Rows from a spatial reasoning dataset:

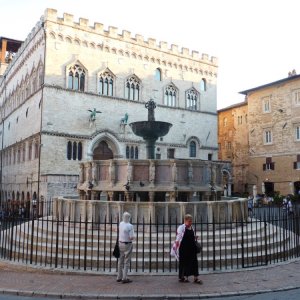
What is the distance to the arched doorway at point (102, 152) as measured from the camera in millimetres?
32219

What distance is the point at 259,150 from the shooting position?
1572 inches

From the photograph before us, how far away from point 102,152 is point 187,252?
2536 cm

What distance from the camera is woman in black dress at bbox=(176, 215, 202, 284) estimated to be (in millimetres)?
7977

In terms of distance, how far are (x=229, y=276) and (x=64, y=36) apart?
2714 cm

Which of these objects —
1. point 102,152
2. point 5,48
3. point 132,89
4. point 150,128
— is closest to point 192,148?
point 132,89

What is needed:
Recast every line of the material above as a numbered list, skipping blank lines. Leave the picture out.

Task answer:
1. What is the distance to the arched doorway at point (102, 152) as measured from the camera in millimetres?
2. 32219
3. What distance is the point at 259,150 from the shooting position?
4. 1572 inches
5. From the photograph before us, how far away from point 102,152 is point 187,252?
6. 2536 cm
7. What distance from the camera is woman in black dress at bbox=(176, 215, 202, 284) estimated to be (in millimetres)?
8. 7977
9. In terms of distance, how far are (x=229, y=276) and (x=64, y=36) apart?
10. 2714 cm
11. Which of these objects —
12. 1. point 102,152
13. 2. point 5,48
14. 3. point 132,89
15. 4. point 150,128
16. — is closest to point 192,148?
17. point 132,89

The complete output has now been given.